I'm afraid that despite spending over two weeks on the original code, I've not made much progress. I have now named most of the variables and figured out what some of the main functions are, the problem however is that its very unstable to the point that I can't change the code much before it breaks.
During the year I went through the data within the code and replaced all hardcoded addresses with pointers, so everything should be using relative addresses. The stability issues could also be alignment related, as adding strategically placed NOP's gets it working again.
The next issue is the table sizes, there's various tables for the map, ships, ship map locations, particles, pre-calculated triangles for trees, ships, buildings etc. Some of these are embedded within the code, the majority are above the code. I've increased the size of these appropriately I believe, but there's definitely an issue with one of the tables above the code that's causing crashes. There may also be a crash caused by variables not being set, as it randomly crashes when starting a game.

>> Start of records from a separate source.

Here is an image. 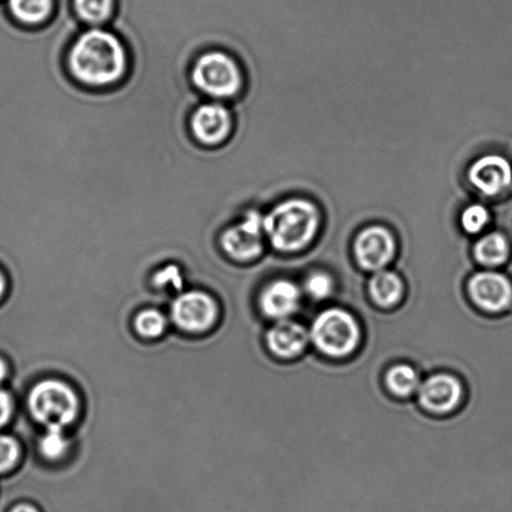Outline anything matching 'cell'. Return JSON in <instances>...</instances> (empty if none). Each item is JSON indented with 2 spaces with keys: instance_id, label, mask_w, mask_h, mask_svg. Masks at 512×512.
<instances>
[{
  "instance_id": "cell-14",
  "label": "cell",
  "mask_w": 512,
  "mask_h": 512,
  "mask_svg": "<svg viewBox=\"0 0 512 512\" xmlns=\"http://www.w3.org/2000/svg\"><path fill=\"white\" fill-rule=\"evenodd\" d=\"M268 346L279 358L290 359L300 355L310 341V333L298 321L284 319L276 321L266 335Z\"/></svg>"
},
{
  "instance_id": "cell-15",
  "label": "cell",
  "mask_w": 512,
  "mask_h": 512,
  "mask_svg": "<svg viewBox=\"0 0 512 512\" xmlns=\"http://www.w3.org/2000/svg\"><path fill=\"white\" fill-rule=\"evenodd\" d=\"M7 10L23 27L39 28L52 19L54 0H7Z\"/></svg>"
},
{
  "instance_id": "cell-28",
  "label": "cell",
  "mask_w": 512,
  "mask_h": 512,
  "mask_svg": "<svg viewBox=\"0 0 512 512\" xmlns=\"http://www.w3.org/2000/svg\"><path fill=\"white\" fill-rule=\"evenodd\" d=\"M5 375H7V366L0 360V381L5 378Z\"/></svg>"
},
{
  "instance_id": "cell-9",
  "label": "cell",
  "mask_w": 512,
  "mask_h": 512,
  "mask_svg": "<svg viewBox=\"0 0 512 512\" xmlns=\"http://www.w3.org/2000/svg\"><path fill=\"white\" fill-rule=\"evenodd\" d=\"M469 294L479 309L500 313L512 303V284L505 275L496 271H481L470 279Z\"/></svg>"
},
{
  "instance_id": "cell-6",
  "label": "cell",
  "mask_w": 512,
  "mask_h": 512,
  "mask_svg": "<svg viewBox=\"0 0 512 512\" xmlns=\"http://www.w3.org/2000/svg\"><path fill=\"white\" fill-rule=\"evenodd\" d=\"M265 238L264 214L249 208L220 233L218 244L220 252L229 259L249 263L264 253Z\"/></svg>"
},
{
  "instance_id": "cell-17",
  "label": "cell",
  "mask_w": 512,
  "mask_h": 512,
  "mask_svg": "<svg viewBox=\"0 0 512 512\" xmlns=\"http://www.w3.org/2000/svg\"><path fill=\"white\" fill-rule=\"evenodd\" d=\"M73 9L85 27H104L113 19L115 0H73Z\"/></svg>"
},
{
  "instance_id": "cell-11",
  "label": "cell",
  "mask_w": 512,
  "mask_h": 512,
  "mask_svg": "<svg viewBox=\"0 0 512 512\" xmlns=\"http://www.w3.org/2000/svg\"><path fill=\"white\" fill-rule=\"evenodd\" d=\"M469 178L486 197H498L512 185V165L503 155H484L471 165Z\"/></svg>"
},
{
  "instance_id": "cell-16",
  "label": "cell",
  "mask_w": 512,
  "mask_h": 512,
  "mask_svg": "<svg viewBox=\"0 0 512 512\" xmlns=\"http://www.w3.org/2000/svg\"><path fill=\"white\" fill-rule=\"evenodd\" d=\"M369 290L376 304L390 308L403 298L404 284L400 276L393 271L380 270L370 279Z\"/></svg>"
},
{
  "instance_id": "cell-20",
  "label": "cell",
  "mask_w": 512,
  "mask_h": 512,
  "mask_svg": "<svg viewBox=\"0 0 512 512\" xmlns=\"http://www.w3.org/2000/svg\"><path fill=\"white\" fill-rule=\"evenodd\" d=\"M68 439L63 429H47L40 439V454L48 460L62 459L68 451Z\"/></svg>"
},
{
  "instance_id": "cell-13",
  "label": "cell",
  "mask_w": 512,
  "mask_h": 512,
  "mask_svg": "<svg viewBox=\"0 0 512 512\" xmlns=\"http://www.w3.org/2000/svg\"><path fill=\"white\" fill-rule=\"evenodd\" d=\"M301 301L299 286L290 280H276L260 296V308L270 319L284 320L296 313Z\"/></svg>"
},
{
  "instance_id": "cell-22",
  "label": "cell",
  "mask_w": 512,
  "mask_h": 512,
  "mask_svg": "<svg viewBox=\"0 0 512 512\" xmlns=\"http://www.w3.org/2000/svg\"><path fill=\"white\" fill-rule=\"evenodd\" d=\"M490 222L489 210L481 204H473L461 214V227L469 234H478Z\"/></svg>"
},
{
  "instance_id": "cell-8",
  "label": "cell",
  "mask_w": 512,
  "mask_h": 512,
  "mask_svg": "<svg viewBox=\"0 0 512 512\" xmlns=\"http://www.w3.org/2000/svg\"><path fill=\"white\" fill-rule=\"evenodd\" d=\"M217 316V304L202 291L184 293L172 305L174 324L187 333H203L214 324Z\"/></svg>"
},
{
  "instance_id": "cell-18",
  "label": "cell",
  "mask_w": 512,
  "mask_h": 512,
  "mask_svg": "<svg viewBox=\"0 0 512 512\" xmlns=\"http://www.w3.org/2000/svg\"><path fill=\"white\" fill-rule=\"evenodd\" d=\"M510 250L508 238L504 234L495 232L485 235L475 244L474 254L480 264L499 266L509 259Z\"/></svg>"
},
{
  "instance_id": "cell-7",
  "label": "cell",
  "mask_w": 512,
  "mask_h": 512,
  "mask_svg": "<svg viewBox=\"0 0 512 512\" xmlns=\"http://www.w3.org/2000/svg\"><path fill=\"white\" fill-rule=\"evenodd\" d=\"M193 139L203 147L215 148L228 142L234 129L232 108L228 103L205 99L189 117Z\"/></svg>"
},
{
  "instance_id": "cell-19",
  "label": "cell",
  "mask_w": 512,
  "mask_h": 512,
  "mask_svg": "<svg viewBox=\"0 0 512 512\" xmlns=\"http://www.w3.org/2000/svg\"><path fill=\"white\" fill-rule=\"evenodd\" d=\"M386 385L396 396L408 398L419 390L421 384L419 374L413 366L398 364L386 374Z\"/></svg>"
},
{
  "instance_id": "cell-4",
  "label": "cell",
  "mask_w": 512,
  "mask_h": 512,
  "mask_svg": "<svg viewBox=\"0 0 512 512\" xmlns=\"http://www.w3.org/2000/svg\"><path fill=\"white\" fill-rule=\"evenodd\" d=\"M28 405L33 418L47 429H65L79 414V400L69 385L59 380L40 381L30 391Z\"/></svg>"
},
{
  "instance_id": "cell-29",
  "label": "cell",
  "mask_w": 512,
  "mask_h": 512,
  "mask_svg": "<svg viewBox=\"0 0 512 512\" xmlns=\"http://www.w3.org/2000/svg\"><path fill=\"white\" fill-rule=\"evenodd\" d=\"M4 288H5V280H4L2 271H0V295H2Z\"/></svg>"
},
{
  "instance_id": "cell-26",
  "label": "cell",
  "mask_w": 512,
  "mask_h": 512,
  "mask_svg": "<svg viewBox=\"0 0 512 512\" xmlns=\"http://www.w3.org/2000/svg\"><path fill=\"white\" fill-rule=\"evenodd\" d=\"M12 414V400L5 391L0 390V428L7 423Z\"/></svg>"
},
{
  "instance_id": "cell-5",
  "label": "cell",
  "mask_w": 512,
  "mask_h": 512,
  "mask_svg": "<svg viewBox=\"0 0 512 512\" xmlns=\"http://www.w3.org/2000/svg\"><path fill=\"white\" fill-rule=\"evenodd\" d=\"M310 339L321 353L340 359L358 348L361 329L349 311L334 308L325 310L314 320Z\"/></svg>"
},
{
  "instance_id": "cell-27",
  "label": "cell",
  "mask_w": 512,
  "mask_h": 512,
  "mask_svg": "<svg viewBox=\"0 0 512 512\" xmlns=\"http://www.w3.org/2000/svg\"><path fill=\"white\" fill-rule=\"evenodd\" d=\"M10 512H39L37 509L34 508L32 505L28 504H20L18 506H15V508Z\"/></svg>"
},
{
  "instance_id": "cell-10",
  "label": "cell",
  "mask_w": 512,
  "mask_h": 512,
  "mask_svg": "<svg viewBox=\"0 0 512 512\" xmlns=\"http://www.w3.org/2000/svg\"><path fill=\"white\" fill-rule=\"evenodd\" d=\"M395 239L388 229L371 227L363 230L355 240L356 260L361 268L380 271L393 260Z\"/></svg>"
},
{
  "instance_id": "cell-21",
  "label": "cell",
  "mask_w": 512,
  "mask_h": 512,
  "mask_svg": "<svg viewBox=\"0 0 512 512\" xmlns=\"http://www.w3.org/2000/svg\"><path fill=\"white\" fill-rule=\"evenodd\" d=\"M135 328L144 338H159L167 329V319L158 310H144L143 313L137 316Z\"/></svg>"
},
{
  "instance_id": "cell-25",
  "label": "cell",
  "mask_w": 512,
  "mask_h": 512,
  "mask_svg": "<svg viewBox=\"0 0 512 512\" xmlns=\"http://www.w3.org/2000/svg\"><path fill=\"white\" fill-rule=\"evenodd\" d=\"M19 445L9 436H0V473L13 468L19 459Z\"/></svg>"
},
{
  "instance_id": "cell-12",
  "label": "cell",
  "mask_w": 512,
  "mask_h": 512,
  "mask_svg": "<svg viewBox=\"0 0 512 512\" xmlns=\"http://www.w3.org/2000/svg\"><path fill=\"white\" fill-rule=\"evenodd\" d=\"M420 405L430 413L445 414L458 408L463 386L455 376L440 373L430 376L419 388Z\"/></svg>"
},
{
  "instance_id": "cell-23",
  "label": "cell",
  "mask_w": 512,
  "mask_h": 512,
  "mask_svg": "<svg viewBox=\"0 0 512 512\" xmlns=\"http://www.w3.org/2000/svg\"><path fill=\"white\" fill-rule=\"evenodd\" d=\"M334 283L330 276L325 273H313L309 275L304 284L305 293L316 301L325 300L333 293Z\"/></svg>"
},
{
  "instance_id": "cell-24",
  "label": "cell",
  "mask_w": 512,
  "mask_h": 512,
  "mask_svg": "<svg viewBox=\"0 0 512 512\" xmlns=\"http://www.w3.org/2000/svg\"><path fill=\"white\" fill-rule=\"evenodd\" d=\"M153 284L157 288H173L182 290L184 286L183 271L178 265L168 264L159 269L153 276Z\"/></svg>"
},
{
  "instance_id": "cell-3",
  "label": "cell",
  "mask_w": 512,
  "mask_h": 512,
  "mask_svg": "<svg viewBox=\"0 0 512 512\" xmlns=\"http://www.w3.org/2000/svg\"><path fill=\"white\" fill-rule=\"evenodd\" d=\"M190 82L205 99L232 103L244 92L242 65L222 49H210L199 55L190 69Z\"/></svg>"
},
{
  "instance_id": "cell-1",
  "label": "cell",
  "mask_w": 512,
  "mask_h": 512,
  "mask_svg": "<svg viewBox=\"0 0 512 512\" xmlns=\"http://www.w3.org/2000/svg\"><path fill=\"white\" fill-rule=\"evenodd\" d=\"M65 64L75 83L88 89L107 90L128 77L130 55L114 30L84 28L70 44Z\"/></svg>"
},
{
  "instance_id": "cell-2",
  "label": "cell",
  "mask_w": 512,
  "mask_h": 512,
  "mask_svg": "<svg viewBox=\"0 0 512 512\" xmlns=\"http://www.w3.org/2000/svg\"><path fill=\"white\" fill-rule=\"evenodd\" d=\"M319 227V210L305 199L285 200L264 214L265 237L274 249L283 253L308 247Z\"/></svg>"
}]
</instances>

That's the major issues. Minor issues I still need to resolve include:
- Increasing the plot range of Ships to match the landscape
- Correcting the plot range of particles
Optional things I'd like to look into:
- Increase the plot range of particles
- Alter the ship, alien ship and particle code to move them based on time from the last frame, instead of being fixed at 1/25th of a second
- Support different resolutions
- Support a 24bit palette
Then there's the ARM2/3 optimizations:
- Replacing the triangle based landscape plotting with a quadrilateral routine
- Optimizing the line fill routine
- (optional) Merge the object plot code (ships, buildings, trees) into the landscape routine, instead of pre-building a separate triangle plot list for them
I have however resolved what I believe to be all the legacy bugs/issues:
- Now requests the screen address
- The OS_Byte used for checking keys (which fixes the cheat mode)
- One of the functions had a typo on the exit LDM, which could corrupt the stack
- Selects the correct sounds, without the order of WaveSynth and Percussion needing to be swapped
- Speed regulation to 25fps
- Non-32bit code corrected
- Self-modifying code removed
Finally, I've got to figure out how to provide a way to patch the original Zarch. I've tried using David Pilling's !Refreshen to create a diff patch, but it fails to worth with Zarch. Unless I can find an alternative, I'll have to create a diff patcher from scratch.